#### PASSAGE SHOWN
The Royal Nepal Airlines Corporation (RNAC) is supposed to fly high, not low. Unfortunately, it is sinking in the thick and black cloud of political interference, mismanagement and corruption. Sad but true, the mismanagement of the national flag carrier grew exponentially in the post-1990 period. RNAC rapidly became a political recruitment centre and a corporation for skimming commission for the political parties. Not a single party, in the post-1990 period, has come out of the civil aviation ministry clean and untainted. Corruption scandal has become its signature.

It’s widely believed that political parties deliberately installed a system that would perennially supply funds to the political parties. Wet lease is a case in point. Starting from 1994, RNAC has leased over 19 aircraft but never decided to buy one, though that would have been far economical in the long run. And each time it leased an aircraft cases of corruption were reported. If RNAC had decided to buy an aircraft instead of leasing it a number of times, it could have bought its own jet with the millions it spent on leasing. While the other international airline companies that started off at the same time as RNAC did – Thai Airlines is a case in point – have become leading airlines companies in the world, RNAC is sinking under mounting debt and corruption.

However, it would be a mistake, as many make, to see RNAC purely as a financial burden on the treasury. In fact, it is more of a political liability. If the political interference has bankrupted the corporation, it has also, in return, bankrupted the integrity of the political parties. Minus the infamous Dhamija, Lauda, Chase Air and China South West Airlines scandals of the last twelve years, the history of RNAC does not look that bad. That, however, does not purge the RNAC of its sins. If RNAC is both the financial and political liabilities and an average Nepali never boards an aircraft, why then, and for whose interest, are we running the corporation? Clearly, not for the interest of those having political clouts.
########
#### DATASET ENTRIES
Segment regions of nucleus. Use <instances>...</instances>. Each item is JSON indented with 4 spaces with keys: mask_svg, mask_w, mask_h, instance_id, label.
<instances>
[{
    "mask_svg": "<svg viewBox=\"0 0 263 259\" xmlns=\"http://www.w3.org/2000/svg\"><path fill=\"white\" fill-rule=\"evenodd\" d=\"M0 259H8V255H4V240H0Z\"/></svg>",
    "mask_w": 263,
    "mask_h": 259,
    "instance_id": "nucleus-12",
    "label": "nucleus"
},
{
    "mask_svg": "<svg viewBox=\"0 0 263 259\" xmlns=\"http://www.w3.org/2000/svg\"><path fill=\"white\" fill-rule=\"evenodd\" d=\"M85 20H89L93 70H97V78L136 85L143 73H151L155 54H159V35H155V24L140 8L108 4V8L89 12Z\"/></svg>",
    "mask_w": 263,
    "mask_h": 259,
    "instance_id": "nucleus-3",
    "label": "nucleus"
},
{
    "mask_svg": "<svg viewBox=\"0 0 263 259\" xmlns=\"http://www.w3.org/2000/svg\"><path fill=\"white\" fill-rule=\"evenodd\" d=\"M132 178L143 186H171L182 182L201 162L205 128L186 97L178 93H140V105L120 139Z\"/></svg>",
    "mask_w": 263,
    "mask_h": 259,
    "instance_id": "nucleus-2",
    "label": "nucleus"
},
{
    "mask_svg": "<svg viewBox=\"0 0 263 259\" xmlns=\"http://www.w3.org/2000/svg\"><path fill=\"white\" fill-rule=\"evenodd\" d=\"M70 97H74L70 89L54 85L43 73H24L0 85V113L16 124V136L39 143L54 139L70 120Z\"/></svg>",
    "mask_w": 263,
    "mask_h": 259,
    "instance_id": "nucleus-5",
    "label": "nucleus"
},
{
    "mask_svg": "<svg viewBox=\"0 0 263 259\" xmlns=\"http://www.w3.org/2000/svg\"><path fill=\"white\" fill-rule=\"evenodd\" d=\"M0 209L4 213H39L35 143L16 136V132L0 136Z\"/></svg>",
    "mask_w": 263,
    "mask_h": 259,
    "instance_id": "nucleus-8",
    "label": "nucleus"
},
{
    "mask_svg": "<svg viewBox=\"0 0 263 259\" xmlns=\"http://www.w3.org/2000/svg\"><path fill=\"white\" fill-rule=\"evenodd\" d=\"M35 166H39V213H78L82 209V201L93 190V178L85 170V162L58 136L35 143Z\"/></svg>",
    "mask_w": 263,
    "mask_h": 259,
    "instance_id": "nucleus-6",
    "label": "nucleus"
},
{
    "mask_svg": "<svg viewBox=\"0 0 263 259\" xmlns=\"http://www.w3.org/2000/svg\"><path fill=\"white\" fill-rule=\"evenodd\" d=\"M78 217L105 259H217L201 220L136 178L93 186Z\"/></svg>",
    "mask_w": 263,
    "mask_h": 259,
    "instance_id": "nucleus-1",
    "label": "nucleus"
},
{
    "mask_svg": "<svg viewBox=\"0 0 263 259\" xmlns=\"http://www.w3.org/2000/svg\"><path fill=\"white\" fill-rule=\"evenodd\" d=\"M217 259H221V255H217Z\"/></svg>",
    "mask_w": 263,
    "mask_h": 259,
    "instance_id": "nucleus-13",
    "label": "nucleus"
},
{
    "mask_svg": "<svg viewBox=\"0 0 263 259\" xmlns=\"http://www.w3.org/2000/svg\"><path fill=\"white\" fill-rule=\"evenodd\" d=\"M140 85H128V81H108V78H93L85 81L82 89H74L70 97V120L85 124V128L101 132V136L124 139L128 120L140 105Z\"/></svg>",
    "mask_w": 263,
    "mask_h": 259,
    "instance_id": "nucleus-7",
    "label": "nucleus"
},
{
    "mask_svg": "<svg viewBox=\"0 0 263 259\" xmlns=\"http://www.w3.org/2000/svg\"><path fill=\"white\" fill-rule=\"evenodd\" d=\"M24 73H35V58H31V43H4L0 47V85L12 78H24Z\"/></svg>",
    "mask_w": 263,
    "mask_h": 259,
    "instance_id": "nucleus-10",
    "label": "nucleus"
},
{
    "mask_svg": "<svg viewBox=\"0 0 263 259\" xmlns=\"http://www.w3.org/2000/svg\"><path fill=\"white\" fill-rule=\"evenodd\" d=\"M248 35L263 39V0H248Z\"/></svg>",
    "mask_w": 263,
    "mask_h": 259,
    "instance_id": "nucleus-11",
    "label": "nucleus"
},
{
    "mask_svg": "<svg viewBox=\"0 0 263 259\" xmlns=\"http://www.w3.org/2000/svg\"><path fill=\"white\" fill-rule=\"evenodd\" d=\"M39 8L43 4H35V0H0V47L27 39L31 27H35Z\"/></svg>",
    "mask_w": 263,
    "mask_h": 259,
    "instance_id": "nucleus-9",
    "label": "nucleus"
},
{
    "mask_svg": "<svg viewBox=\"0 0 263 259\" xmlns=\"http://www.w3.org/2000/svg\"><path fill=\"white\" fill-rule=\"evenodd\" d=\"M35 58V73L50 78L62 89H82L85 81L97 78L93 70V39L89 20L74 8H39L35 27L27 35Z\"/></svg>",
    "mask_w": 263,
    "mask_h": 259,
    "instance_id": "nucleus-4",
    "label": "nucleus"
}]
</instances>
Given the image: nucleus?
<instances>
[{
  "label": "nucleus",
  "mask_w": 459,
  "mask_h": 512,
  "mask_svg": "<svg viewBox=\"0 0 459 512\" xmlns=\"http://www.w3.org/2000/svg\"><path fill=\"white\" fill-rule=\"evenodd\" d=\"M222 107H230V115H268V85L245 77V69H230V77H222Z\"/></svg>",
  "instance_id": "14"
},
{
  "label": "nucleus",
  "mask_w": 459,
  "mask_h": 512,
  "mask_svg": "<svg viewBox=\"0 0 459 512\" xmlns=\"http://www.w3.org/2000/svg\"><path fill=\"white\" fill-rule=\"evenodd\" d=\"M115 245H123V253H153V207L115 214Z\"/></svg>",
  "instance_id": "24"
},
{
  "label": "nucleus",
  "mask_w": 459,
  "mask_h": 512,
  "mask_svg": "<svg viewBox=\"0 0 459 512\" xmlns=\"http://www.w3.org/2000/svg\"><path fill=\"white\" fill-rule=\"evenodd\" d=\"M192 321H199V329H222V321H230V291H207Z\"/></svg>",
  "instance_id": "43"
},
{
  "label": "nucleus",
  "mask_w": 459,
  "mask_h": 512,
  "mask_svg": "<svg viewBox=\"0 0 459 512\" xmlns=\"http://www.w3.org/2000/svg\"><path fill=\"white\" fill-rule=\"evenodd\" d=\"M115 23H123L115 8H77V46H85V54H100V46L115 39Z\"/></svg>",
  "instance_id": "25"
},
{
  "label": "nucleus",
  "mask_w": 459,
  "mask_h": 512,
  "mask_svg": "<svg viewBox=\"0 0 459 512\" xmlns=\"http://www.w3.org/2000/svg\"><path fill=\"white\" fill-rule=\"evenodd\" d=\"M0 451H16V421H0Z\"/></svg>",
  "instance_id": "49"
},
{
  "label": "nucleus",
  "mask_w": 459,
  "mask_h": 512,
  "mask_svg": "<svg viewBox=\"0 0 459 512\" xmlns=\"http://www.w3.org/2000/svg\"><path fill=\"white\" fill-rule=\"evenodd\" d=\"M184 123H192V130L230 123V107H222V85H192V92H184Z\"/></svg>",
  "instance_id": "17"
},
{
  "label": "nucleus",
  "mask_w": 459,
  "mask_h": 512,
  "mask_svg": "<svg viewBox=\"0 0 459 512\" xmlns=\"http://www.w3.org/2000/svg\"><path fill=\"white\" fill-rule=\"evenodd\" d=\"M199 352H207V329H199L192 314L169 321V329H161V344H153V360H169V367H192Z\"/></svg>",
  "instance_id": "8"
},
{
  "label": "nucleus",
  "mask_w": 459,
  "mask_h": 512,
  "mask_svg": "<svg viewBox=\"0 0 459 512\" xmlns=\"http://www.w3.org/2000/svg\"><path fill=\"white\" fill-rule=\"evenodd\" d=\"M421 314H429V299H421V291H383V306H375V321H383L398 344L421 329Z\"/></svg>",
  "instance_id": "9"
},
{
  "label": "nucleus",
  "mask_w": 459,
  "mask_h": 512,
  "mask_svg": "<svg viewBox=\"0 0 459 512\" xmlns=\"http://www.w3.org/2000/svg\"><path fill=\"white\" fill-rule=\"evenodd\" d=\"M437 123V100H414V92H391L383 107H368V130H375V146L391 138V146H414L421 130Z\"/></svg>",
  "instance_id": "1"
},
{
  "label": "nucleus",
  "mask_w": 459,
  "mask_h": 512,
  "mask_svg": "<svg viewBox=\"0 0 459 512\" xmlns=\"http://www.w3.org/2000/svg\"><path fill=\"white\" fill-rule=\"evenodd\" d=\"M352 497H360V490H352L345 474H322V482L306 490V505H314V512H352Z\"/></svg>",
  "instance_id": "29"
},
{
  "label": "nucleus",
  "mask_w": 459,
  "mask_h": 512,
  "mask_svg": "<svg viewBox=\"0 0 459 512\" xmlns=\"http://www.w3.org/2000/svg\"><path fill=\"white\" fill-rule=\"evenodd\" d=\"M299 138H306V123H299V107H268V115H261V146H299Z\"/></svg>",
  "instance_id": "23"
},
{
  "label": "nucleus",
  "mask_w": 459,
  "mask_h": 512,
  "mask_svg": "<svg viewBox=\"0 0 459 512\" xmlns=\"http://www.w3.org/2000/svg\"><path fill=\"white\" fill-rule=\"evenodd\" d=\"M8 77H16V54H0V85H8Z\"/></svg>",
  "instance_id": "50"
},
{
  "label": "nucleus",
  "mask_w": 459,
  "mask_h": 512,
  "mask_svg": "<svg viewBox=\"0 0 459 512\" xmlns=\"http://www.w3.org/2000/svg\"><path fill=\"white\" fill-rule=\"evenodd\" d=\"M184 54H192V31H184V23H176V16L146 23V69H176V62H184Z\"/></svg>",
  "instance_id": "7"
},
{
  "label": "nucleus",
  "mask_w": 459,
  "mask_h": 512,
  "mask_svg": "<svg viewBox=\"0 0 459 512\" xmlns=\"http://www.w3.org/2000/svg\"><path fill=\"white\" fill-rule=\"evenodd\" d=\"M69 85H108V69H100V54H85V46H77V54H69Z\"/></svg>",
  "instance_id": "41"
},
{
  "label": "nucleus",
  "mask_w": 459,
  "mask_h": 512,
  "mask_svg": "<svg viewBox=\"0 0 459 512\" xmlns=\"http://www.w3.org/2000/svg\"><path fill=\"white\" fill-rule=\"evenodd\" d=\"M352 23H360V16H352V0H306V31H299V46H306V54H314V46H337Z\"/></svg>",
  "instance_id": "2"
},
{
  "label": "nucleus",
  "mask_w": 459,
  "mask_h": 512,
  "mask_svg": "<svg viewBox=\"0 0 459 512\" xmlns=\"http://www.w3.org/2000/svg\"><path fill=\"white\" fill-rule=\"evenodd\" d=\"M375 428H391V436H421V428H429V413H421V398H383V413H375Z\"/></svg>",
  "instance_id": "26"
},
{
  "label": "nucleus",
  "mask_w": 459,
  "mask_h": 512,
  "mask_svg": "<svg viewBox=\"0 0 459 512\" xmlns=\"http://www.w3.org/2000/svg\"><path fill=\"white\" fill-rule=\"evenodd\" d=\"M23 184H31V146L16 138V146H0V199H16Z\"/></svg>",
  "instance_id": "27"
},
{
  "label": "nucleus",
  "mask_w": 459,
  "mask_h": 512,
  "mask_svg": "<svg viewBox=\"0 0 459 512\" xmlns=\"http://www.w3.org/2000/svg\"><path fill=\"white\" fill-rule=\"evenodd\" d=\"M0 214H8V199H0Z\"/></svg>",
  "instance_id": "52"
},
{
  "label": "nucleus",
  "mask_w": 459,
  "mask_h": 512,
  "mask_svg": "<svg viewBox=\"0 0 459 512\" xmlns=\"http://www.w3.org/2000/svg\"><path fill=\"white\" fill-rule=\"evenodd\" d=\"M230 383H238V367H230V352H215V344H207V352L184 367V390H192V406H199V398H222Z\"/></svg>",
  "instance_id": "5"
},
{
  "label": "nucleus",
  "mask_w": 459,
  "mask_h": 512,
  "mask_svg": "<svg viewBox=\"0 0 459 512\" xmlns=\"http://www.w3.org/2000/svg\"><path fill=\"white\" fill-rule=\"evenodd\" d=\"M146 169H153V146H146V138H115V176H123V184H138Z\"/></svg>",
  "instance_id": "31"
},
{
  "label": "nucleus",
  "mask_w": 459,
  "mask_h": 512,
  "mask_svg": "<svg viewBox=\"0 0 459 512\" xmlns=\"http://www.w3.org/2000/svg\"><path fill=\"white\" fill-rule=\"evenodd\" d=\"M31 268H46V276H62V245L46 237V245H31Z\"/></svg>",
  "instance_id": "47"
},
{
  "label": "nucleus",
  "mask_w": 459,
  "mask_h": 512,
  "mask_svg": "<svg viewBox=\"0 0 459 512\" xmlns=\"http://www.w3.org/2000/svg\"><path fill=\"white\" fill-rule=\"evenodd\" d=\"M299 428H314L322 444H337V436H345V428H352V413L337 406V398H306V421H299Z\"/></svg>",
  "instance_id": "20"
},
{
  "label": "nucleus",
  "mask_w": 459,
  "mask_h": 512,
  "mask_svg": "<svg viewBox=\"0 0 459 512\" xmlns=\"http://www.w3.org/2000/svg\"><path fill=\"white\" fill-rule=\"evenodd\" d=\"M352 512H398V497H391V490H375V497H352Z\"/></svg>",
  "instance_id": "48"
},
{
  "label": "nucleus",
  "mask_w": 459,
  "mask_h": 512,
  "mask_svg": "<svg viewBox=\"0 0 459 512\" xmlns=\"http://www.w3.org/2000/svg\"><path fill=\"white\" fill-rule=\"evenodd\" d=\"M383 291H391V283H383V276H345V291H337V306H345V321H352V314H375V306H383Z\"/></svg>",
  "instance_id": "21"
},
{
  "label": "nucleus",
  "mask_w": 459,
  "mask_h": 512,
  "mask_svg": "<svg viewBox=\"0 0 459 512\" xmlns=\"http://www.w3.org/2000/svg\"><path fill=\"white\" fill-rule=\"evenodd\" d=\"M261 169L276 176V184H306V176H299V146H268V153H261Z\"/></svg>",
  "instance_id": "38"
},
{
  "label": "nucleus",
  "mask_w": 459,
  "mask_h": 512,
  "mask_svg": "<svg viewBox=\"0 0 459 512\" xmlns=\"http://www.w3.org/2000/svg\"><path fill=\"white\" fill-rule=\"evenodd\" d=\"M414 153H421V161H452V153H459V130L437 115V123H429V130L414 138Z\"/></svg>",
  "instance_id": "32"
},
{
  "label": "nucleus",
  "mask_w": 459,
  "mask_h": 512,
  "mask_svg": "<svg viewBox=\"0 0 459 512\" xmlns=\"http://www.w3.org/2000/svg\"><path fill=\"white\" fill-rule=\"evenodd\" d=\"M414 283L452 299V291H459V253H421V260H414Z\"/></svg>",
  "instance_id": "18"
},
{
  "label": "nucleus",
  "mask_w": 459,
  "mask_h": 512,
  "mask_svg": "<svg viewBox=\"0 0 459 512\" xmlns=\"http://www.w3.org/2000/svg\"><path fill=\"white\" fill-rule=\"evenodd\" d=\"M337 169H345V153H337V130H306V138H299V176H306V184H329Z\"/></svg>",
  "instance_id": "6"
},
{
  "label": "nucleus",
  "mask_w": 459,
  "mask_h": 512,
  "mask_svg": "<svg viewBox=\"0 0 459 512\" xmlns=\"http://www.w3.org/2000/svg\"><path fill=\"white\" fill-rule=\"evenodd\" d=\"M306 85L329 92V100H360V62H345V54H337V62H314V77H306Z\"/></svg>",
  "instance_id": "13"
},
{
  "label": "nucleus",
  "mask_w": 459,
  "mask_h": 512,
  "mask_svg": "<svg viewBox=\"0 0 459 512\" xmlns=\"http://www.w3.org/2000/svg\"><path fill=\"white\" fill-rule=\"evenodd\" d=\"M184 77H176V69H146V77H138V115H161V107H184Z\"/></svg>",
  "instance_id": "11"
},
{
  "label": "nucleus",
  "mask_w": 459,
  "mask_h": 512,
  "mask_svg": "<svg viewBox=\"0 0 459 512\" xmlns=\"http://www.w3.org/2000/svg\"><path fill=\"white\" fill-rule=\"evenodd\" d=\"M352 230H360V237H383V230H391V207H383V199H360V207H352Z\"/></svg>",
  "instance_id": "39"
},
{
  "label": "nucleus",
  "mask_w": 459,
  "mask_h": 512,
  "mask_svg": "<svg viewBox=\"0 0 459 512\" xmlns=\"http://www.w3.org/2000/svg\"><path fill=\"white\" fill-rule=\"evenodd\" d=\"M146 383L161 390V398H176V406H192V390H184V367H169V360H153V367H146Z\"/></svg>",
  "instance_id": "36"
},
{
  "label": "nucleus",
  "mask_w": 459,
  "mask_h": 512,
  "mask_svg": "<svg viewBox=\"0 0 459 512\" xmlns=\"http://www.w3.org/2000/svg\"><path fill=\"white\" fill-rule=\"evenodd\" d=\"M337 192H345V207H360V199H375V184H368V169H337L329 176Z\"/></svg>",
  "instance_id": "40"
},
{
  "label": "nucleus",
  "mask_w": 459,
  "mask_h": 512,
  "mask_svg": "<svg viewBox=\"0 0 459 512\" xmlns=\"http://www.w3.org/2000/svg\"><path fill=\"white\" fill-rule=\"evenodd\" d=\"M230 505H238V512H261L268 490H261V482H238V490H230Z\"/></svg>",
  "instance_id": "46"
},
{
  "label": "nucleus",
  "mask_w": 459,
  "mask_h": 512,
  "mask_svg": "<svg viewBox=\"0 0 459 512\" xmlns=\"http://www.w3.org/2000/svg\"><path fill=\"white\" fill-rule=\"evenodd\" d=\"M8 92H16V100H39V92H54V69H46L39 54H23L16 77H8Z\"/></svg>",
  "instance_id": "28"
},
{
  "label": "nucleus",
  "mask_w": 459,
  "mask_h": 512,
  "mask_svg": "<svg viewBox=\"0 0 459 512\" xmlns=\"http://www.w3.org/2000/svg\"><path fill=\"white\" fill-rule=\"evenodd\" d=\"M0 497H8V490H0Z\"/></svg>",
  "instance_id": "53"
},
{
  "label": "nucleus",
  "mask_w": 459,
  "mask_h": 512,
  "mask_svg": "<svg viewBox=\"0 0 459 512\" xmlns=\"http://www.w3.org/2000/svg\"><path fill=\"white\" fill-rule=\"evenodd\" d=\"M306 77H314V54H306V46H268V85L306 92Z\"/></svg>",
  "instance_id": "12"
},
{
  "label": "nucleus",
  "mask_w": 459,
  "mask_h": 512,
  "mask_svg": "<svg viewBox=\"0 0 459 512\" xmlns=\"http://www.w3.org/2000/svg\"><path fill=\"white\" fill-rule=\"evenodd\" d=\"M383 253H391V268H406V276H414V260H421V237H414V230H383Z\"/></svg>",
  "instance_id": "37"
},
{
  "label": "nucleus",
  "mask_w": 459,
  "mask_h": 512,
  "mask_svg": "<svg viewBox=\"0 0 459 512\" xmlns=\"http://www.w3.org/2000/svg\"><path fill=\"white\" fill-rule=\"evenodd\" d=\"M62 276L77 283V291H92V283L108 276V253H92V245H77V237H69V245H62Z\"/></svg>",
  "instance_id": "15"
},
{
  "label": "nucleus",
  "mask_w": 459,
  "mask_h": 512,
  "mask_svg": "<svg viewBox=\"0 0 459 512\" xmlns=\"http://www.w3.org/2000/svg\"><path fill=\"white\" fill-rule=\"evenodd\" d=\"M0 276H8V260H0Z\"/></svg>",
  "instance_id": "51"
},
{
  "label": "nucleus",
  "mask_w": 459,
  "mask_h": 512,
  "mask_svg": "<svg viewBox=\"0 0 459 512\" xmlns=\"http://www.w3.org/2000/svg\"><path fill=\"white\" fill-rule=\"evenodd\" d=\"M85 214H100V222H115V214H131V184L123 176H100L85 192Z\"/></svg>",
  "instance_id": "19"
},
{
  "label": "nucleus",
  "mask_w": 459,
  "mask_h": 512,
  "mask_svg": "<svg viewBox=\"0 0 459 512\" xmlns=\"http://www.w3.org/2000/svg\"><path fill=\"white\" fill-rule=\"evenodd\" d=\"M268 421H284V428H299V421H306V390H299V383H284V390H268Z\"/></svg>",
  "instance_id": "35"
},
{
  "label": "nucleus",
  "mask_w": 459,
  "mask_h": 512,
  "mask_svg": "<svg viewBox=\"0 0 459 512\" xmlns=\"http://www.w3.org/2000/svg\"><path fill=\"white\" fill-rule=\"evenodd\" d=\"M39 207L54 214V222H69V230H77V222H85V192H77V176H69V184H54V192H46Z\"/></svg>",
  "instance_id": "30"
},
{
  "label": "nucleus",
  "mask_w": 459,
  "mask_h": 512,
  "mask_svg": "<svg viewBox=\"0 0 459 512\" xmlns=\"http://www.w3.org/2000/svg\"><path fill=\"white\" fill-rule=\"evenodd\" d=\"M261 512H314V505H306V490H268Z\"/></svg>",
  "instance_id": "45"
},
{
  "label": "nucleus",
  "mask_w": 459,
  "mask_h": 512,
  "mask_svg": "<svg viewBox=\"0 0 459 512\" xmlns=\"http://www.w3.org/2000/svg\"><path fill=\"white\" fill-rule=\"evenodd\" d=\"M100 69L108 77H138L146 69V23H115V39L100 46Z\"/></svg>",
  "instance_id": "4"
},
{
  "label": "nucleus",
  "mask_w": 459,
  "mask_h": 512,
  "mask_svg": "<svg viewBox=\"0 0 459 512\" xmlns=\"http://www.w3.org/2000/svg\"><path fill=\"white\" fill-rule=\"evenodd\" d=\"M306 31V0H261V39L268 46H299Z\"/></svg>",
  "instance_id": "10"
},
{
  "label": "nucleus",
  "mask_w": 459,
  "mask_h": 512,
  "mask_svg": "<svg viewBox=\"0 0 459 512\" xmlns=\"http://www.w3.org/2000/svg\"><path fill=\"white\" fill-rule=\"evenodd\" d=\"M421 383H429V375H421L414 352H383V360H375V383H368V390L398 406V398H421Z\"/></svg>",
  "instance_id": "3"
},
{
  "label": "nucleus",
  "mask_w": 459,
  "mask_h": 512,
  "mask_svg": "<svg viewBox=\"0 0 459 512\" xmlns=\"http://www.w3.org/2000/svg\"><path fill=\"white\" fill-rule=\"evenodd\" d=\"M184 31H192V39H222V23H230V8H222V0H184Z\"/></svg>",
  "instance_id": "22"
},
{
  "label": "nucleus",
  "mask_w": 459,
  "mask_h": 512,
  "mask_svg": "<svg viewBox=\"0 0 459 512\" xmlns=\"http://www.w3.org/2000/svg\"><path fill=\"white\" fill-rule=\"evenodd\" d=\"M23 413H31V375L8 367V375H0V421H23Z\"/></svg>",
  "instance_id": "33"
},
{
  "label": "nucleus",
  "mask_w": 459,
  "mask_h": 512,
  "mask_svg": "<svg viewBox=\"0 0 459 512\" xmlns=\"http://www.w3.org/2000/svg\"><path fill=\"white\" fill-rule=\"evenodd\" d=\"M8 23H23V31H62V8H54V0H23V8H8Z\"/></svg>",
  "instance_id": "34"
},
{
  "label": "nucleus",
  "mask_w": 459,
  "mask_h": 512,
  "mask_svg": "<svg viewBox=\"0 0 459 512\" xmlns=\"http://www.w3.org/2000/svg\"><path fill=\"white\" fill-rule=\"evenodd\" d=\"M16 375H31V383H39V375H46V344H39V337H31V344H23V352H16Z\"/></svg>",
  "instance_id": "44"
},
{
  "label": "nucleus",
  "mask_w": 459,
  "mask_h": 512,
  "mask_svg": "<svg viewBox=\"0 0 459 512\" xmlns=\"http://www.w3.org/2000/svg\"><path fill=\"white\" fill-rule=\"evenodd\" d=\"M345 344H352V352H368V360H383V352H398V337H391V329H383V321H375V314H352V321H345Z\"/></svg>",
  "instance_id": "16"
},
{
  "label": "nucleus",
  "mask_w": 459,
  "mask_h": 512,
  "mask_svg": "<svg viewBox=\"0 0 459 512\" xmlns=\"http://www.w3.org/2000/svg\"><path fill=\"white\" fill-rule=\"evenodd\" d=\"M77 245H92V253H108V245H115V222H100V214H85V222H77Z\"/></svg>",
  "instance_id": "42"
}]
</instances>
########
- REQUIREMENTS -
1 – Copy word for word the stretch of the passage on Royal Nepal Airlines from "The Royal Nepal" through "become its signature.".
2 – Continue the passage on Royal Nepal Airlines from the point where it stops.

- RESULTS IN ORDER -
1 –
The Royal Nepal Airlines Corporation (RNAC) is supposed to fly high, not low. Unfortunately, it is sinking in the thick and black cloud of political interference, mismanagement and corruption. Sad but true, the mismanagement of the national flag carrier grew exponentially in the post-1990 period. RNAC rapidly became a political recruitment centre and a corporation for skimming commission for the political parties. Not a single party, in the post-1990 period, has come out of the civil aviation ministry clean and untainted. Corruption scandal has become its signature.

2 –
It does not make any sense, why the past governments of the Nepali Congress, a staunch advocate of privatisation of the loss making enterprises, did not dare to hand over RNAC to competent hands. It is a classic case of betrayal of people’s mandate that a "socialist democratic" party’s government privatized an Agriculture Tools Factory while keeping the loss making airlines corporation under the government ownership. Till the end of the fiscal year 2000/2001, out of the total investment of 199.33 billion rupees, the rate of return has been only 1.27 percent. Likewise, the return on RNAC’s loans of 57.26 billion rupees till the end of the fiscal year has been meager 0.32 percent.

Given such a grim record, a task force led by Dr Shankar Sharma, Vice Chairman of the National Planning Commission, had recommended converting RNAC into a public limited company as one of the options to clear the mess. It is indeed encouraging to hear Assistant Minister for Tourism and Civil Aviation Ravi Bhakta Shrestha, saying that the government is seriously contemplating to convert RNAC into a public limited company with a majority of shares floated to the private sector. Hopefully, it would not be a case of good words gone bad.